Blasdorf ist ein typisches Straßendorf und zieht sich bis zu einer Hügelkette, die heute die Grenze zwischen Polen und Tschechien und früher zwischen Schlesien und Böhmen darstellte.
Von Blasdorf aus befuhr ich die Straße Richtung Norden nach Grüssau (Krzeszów). Zwischenziel waren die Ansiedlungen Kratzbach und Leuthmannsdorf (die später zur Gemeinde Erlendorf [Olszyny] zusammengeschlossen wurden). Von hier stammten die ältesten Geschwister Carl Bernard Benedict Ullrichs. Seine Eltern Hans George Ullrich und Barbara Kirsch müssen also zwischen 1809 und 1813 dort gesiedelt haben. Meine Forschungen haben bislang ergeben, daß möglicherweise Familie Kirsch aus Kratzbach stammte. Anschließend erfolgt der Umzug nach Blasdorf, der ab 1816 nachgewiesen ist. In Blasdorf verstarb 1833 auch Hans George und wurde auf dem Schömberger Friedhof beerdigt.

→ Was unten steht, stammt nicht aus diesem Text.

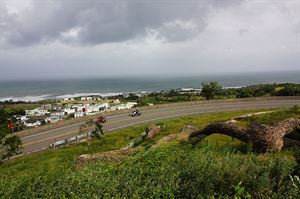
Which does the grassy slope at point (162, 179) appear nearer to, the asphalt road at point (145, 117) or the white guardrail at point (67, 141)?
the white guardrail at point (67, 141)

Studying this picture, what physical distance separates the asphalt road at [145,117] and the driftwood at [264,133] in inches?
894

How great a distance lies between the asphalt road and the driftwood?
22.7m

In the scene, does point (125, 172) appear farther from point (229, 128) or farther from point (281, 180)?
point (229, 128)

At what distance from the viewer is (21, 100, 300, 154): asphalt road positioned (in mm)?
34219

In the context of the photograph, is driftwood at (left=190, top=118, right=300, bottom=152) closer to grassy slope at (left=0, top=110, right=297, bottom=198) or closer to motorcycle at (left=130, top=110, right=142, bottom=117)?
grassy slope at (left=0, top=110, right=297, bottom=198)

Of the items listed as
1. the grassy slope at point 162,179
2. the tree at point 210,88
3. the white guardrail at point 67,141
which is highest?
the grassy slope at point 162,179

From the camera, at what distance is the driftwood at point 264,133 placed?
1202 centimetres

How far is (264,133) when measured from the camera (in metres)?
12.0

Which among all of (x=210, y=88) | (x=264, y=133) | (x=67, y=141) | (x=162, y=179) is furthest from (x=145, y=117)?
(x=162, y=179)

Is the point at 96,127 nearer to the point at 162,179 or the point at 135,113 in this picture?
the point at 135,113

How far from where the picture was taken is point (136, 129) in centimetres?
3578

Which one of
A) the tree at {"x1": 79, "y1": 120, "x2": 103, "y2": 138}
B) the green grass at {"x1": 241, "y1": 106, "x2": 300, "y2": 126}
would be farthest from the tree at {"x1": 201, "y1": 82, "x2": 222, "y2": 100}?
the green grass at {"x1": 241, "y1": 106, "x2": 300, "y2": 126}

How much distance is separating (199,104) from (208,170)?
4666 centimetres

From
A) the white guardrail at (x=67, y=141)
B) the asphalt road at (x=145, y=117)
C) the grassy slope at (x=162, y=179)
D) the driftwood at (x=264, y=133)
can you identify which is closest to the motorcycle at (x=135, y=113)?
the asphalt road at (x=145, y=117)
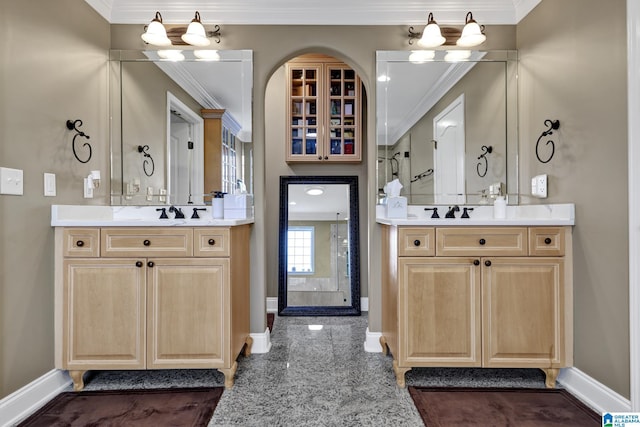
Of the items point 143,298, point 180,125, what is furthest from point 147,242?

Auffällig an der Straße nach Grüssau waren die in regelmäßigen Abständen vorhandenen Pilgerstationen, handelte es sich doch um den traditionsreichen Pilgerweg zum bekannten Kloster Grüssau (Klasztor w Krzeszowie). Schömberg und Grüssau verbindet eine lange Geschichte. So gehörte seit 1343 Schömberg mit sechs Dörfern zum Grundbesitz des Klosters. Bei Temperaturen weit über 30° erreichte ich die schon von weitem gut sichtbare ehemalige Zisterzienserabtei. Das bestens renovierte Barockensemble ist einfach überwältigend!